=== Data ===

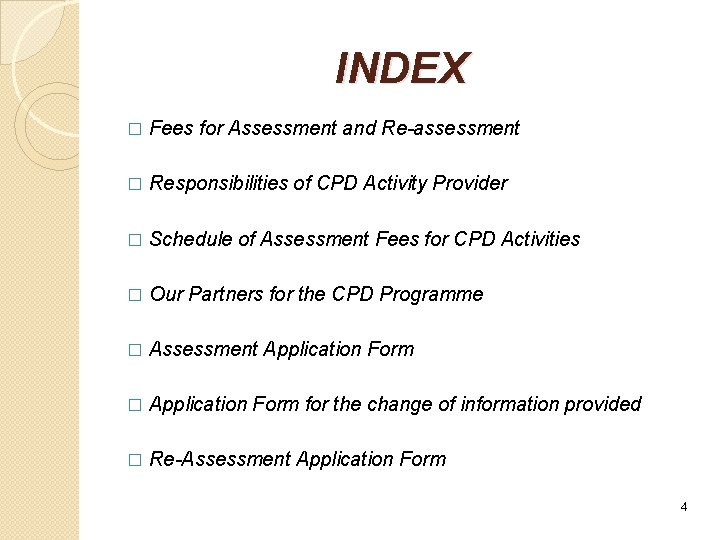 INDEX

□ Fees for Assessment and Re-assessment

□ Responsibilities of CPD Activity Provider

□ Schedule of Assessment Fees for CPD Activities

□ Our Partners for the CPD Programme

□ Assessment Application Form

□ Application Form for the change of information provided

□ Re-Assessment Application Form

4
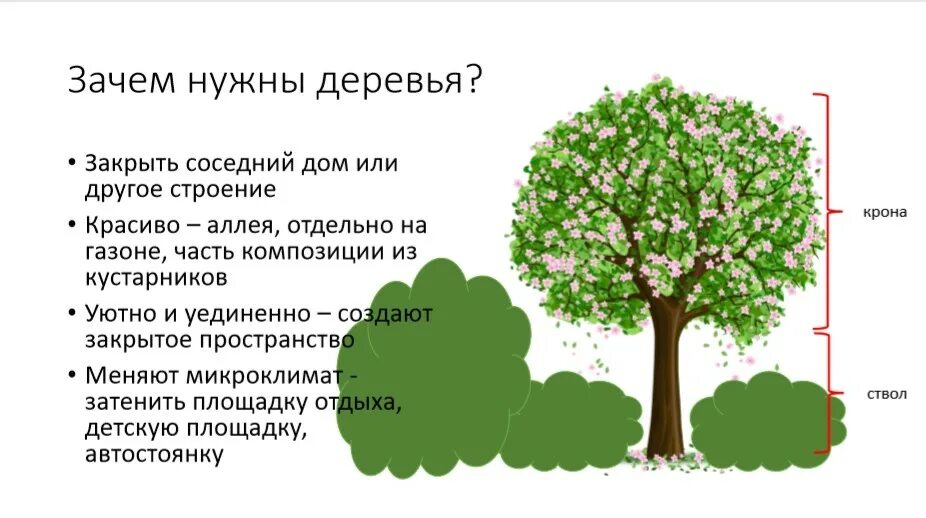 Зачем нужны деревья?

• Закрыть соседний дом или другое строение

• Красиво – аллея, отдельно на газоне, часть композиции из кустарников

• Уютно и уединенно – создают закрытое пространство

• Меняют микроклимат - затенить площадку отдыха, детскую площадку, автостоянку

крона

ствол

===
=== Data ===

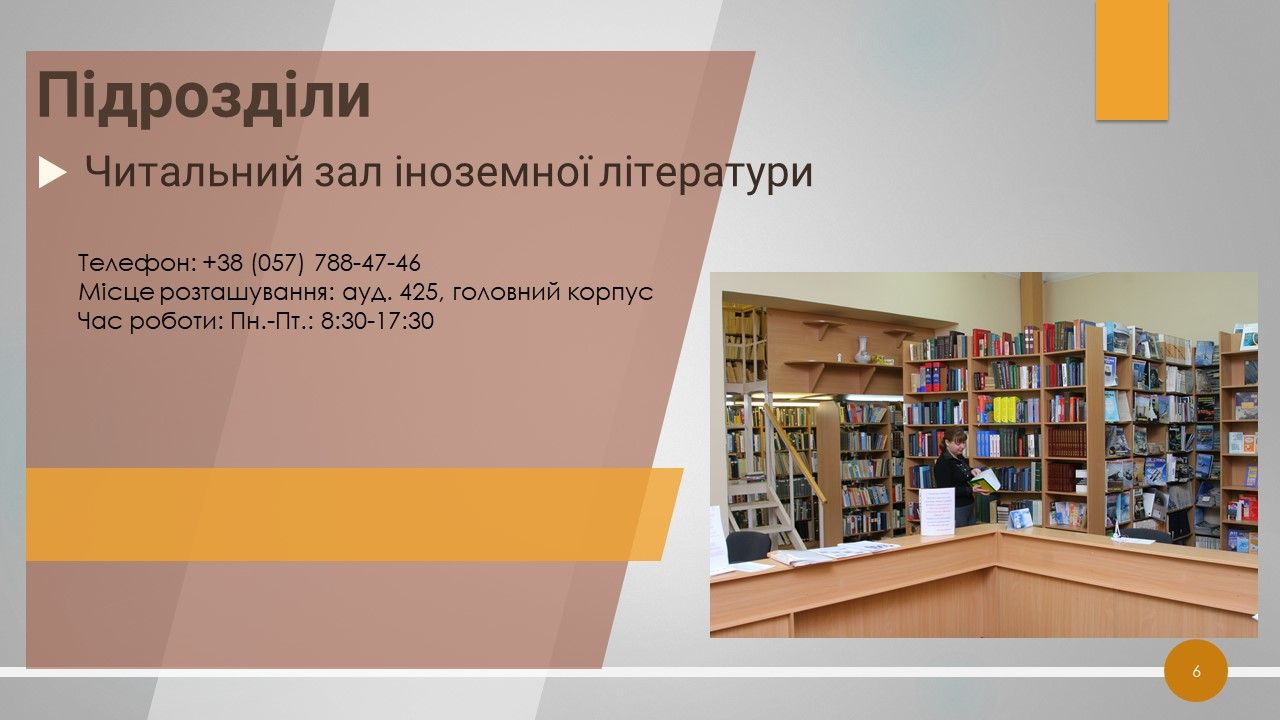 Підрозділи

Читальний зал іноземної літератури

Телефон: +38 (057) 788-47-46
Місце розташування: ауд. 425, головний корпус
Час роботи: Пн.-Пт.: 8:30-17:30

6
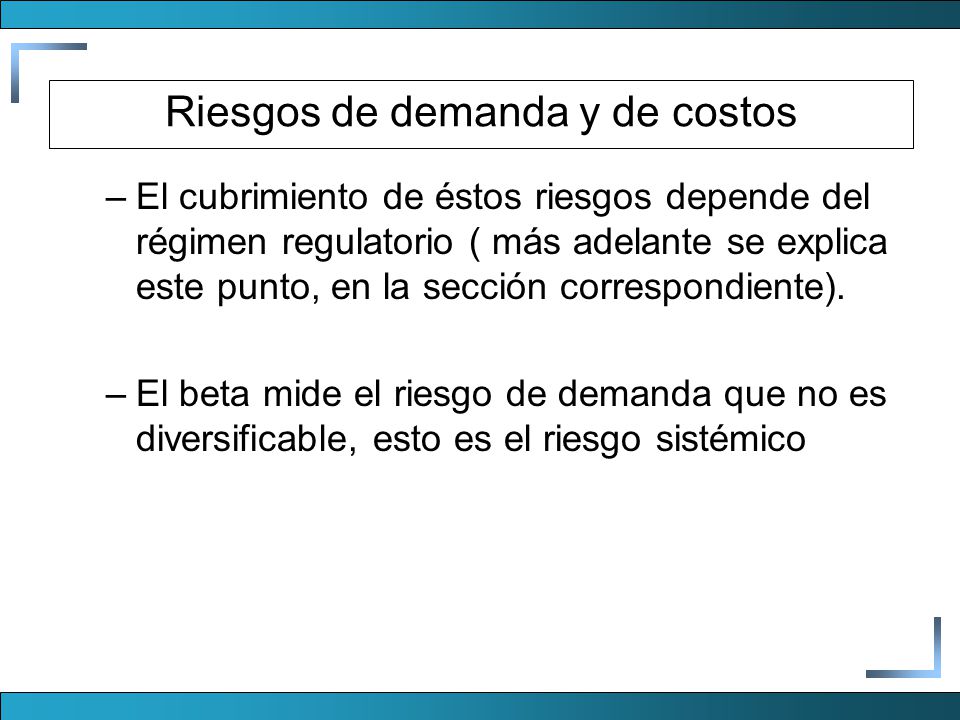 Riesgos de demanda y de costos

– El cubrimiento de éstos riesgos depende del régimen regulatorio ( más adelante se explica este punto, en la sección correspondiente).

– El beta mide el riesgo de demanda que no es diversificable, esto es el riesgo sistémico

===

= Task to carry out =
Which lines above hold the string "Assessment"? Copy each of them.

= Problem solution =
□ Fees for Assessment and Re-assessment
□ Schedule of Assessment Fees for CPD Activities
□ Assessment Application Form
□ Re-Assessment Application Form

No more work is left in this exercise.